Poprawki Prawa i Sprawiedliwości to krok w dobrą stronę i istotne zmiany dotyczące Krajowej Rady Sądownictwa - tak mówi prezydencki minister Paweł Mucha, pytany o żądanie opozycji, by prezydent zawetował trzy ustawy przygotowane przez PiS.
Czy to oznacza, że podpis prezydenta jest przesądzony? Minister Mucha tego nie przesądza, zasłania się tym, że prace nad ustawą o SN nie zostały zakończone. Mucha daje jednak do zrozumienia, że skoro prezydent oczekiwał zmian w ustawie o KRS, to po ich wprowadzeniu zniknie przeszkoda, by wetować ustawę o SN. Ze słów ministra Muchy wynika, ze prezydent nie podziela innych zastrzeżeń opozycji, że to politycy wybiorą członków KRS.
Minister spraw zagranicznych Witold Waszczykowski odrzuca zaproszenie wiceprzewodniczącego Komisji Europejskiej Fransa Timmermansa. Dopóki proces legislacyjny się nie skończy, nie mam podstaw, by komukolwiek się tłumaczyć - powiedział RMF FM szef polskiej dyplomacji.
To odpowiedź na zaproszenie do Brukseli wystosowane przez wiceszefa KE. Jestem do dyspozycji polskich ministrów 24 godziny na dobę - mówił Frans Timmermans.
Najwcześniej o godzinie 18 rozpoczną się prace Komisji Sprawiedliwości i Praw Człowieka nad projektem ustawy posłów PiS o Sądzie Najwyższym.
Jak podaje sekretariat komisji, w trakcie opracowywania wciąż są materiały dla posłów, dotyczące poprawek, zgłoszonych do projektu w II czytaniu.
Polskie Stronnictwo Ludowe chce, aby prezydent zawetował ustawę o Krajowej Radzie Sądownictwa, o ustroju sądów powszechnych oraz obecnie procedowaną ustawę o Sądzie Najwyższym - powiedział szef PSL Władysław Kosiniak-Kamysz po spotkaniu z prezydentem Andrzejem Dudą.
Według niego nie da się przyjąć "dobrych" ustaw w takiej atmosferze, jaka panuje w Sejmie.
Rozmowę prezesa PSL z prezydentem skomentował szef gabinetu prezydenta Krzysztof Szczerski.

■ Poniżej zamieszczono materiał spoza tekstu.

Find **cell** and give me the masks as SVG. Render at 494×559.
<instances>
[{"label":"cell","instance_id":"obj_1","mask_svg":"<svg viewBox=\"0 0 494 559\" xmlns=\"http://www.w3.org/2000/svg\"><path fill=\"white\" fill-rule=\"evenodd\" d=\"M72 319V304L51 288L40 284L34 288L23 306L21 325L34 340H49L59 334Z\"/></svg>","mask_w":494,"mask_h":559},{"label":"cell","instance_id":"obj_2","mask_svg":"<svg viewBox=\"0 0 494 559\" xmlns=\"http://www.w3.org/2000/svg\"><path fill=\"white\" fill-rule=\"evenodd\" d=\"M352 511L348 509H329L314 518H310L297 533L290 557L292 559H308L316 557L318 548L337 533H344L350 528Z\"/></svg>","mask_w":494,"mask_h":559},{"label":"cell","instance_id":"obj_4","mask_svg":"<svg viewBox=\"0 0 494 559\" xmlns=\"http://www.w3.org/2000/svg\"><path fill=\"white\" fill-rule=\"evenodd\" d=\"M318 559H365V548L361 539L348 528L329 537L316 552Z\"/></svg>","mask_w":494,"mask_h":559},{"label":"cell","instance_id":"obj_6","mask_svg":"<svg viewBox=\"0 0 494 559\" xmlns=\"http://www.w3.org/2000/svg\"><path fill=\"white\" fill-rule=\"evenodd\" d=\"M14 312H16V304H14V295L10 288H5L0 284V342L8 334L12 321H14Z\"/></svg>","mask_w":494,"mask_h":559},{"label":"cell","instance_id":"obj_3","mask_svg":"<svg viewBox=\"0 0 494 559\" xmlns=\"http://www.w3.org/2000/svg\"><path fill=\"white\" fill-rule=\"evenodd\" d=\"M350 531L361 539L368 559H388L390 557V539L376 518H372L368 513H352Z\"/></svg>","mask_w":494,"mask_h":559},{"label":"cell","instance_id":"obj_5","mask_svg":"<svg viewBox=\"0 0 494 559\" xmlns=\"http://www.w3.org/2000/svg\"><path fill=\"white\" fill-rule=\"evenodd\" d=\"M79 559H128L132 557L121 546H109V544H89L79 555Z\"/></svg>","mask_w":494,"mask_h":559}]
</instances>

Jego zdaniem rozmowa była szczera i merytoryczna.
Dzisiaj potrzebna jest jasna deklaracja, że prezydent Andrzej Duda zawetuje trzy ustawy - dwie, które zostały przyjęte - o KRS i ustroju sądów powszechnych - i obecnie procedowaną ustawę o Sądzie Najwyższym; oczekujemy trzy razy weto - powiedział lider PO Grzegorz Schetyna.
Przyjęcie ustaw dotyczących zmian w wymiarze sprawiedliwości w Polsce oznaczałoby, że znalazłby się on pod pełną polityczną kontrolą rządu - powiedział po dyskusji kolegium komisarzy na temat naszego kraju wiceszef KE Frans Timmermans. Podkreślił, że ustawy o Krajowej Radzie Sądownictwa, o sądach powszechnych i projekt ustawy o Sądzie Najwyższym stanowczo "wzmacniają systemowe zagrożenie dla rządów prawa" w Polsce. Jak dodał, Komisja Europejska jest bliska nałożenia sankcji na Polskę.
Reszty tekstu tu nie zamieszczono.